Start of Records provided
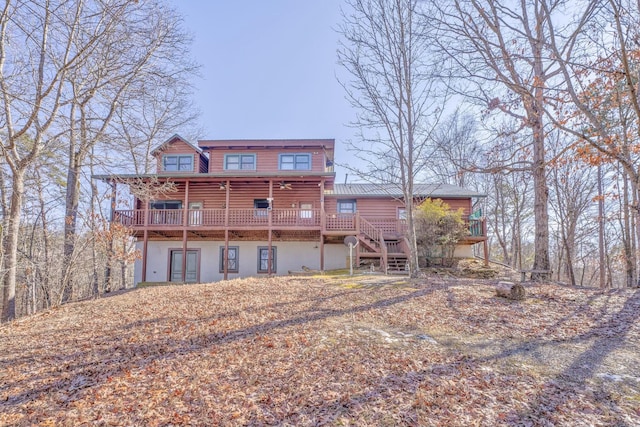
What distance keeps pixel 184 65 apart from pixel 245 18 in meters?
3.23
End of Records provided
Start of Records provided
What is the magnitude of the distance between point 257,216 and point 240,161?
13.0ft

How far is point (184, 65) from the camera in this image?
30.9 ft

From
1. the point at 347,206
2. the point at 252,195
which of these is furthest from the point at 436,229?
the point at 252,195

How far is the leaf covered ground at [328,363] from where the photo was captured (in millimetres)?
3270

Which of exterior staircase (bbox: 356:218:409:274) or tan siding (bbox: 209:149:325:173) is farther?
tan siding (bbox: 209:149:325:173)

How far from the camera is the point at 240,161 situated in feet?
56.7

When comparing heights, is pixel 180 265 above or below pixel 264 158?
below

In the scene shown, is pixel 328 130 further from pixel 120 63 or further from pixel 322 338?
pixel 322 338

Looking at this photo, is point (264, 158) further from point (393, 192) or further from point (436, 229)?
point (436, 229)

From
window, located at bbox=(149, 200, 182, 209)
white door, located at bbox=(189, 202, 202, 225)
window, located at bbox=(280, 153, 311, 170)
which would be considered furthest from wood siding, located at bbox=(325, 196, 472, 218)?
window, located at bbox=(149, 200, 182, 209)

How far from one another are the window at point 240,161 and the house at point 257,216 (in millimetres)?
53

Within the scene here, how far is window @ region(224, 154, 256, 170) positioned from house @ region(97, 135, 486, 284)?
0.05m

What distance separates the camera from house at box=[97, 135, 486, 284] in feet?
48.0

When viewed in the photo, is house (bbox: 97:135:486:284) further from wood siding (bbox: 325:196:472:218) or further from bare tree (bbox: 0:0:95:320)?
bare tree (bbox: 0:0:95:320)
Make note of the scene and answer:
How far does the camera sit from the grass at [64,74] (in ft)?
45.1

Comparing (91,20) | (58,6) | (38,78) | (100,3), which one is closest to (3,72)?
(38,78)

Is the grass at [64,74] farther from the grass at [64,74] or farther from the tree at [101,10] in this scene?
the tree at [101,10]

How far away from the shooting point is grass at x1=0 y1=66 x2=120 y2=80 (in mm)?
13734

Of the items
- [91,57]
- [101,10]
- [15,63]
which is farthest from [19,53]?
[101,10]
End of Records provided
Start of Records provided
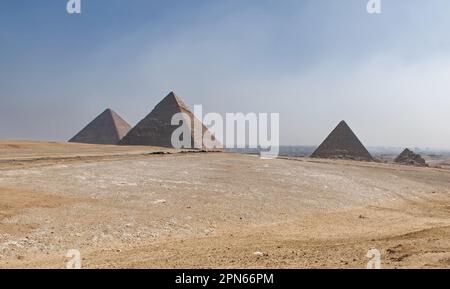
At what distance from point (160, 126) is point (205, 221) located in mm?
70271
End of Records provided
* [Task objective]
Pull out every line of the material above that contains the string "feet". Treat uppercase and lowercase as different when matching.

* [Written answer]
How far from the camera is the point at 240,161 situated in feet?
What distance separates the camera from house at box=[97, 135, 486, 284] in feet?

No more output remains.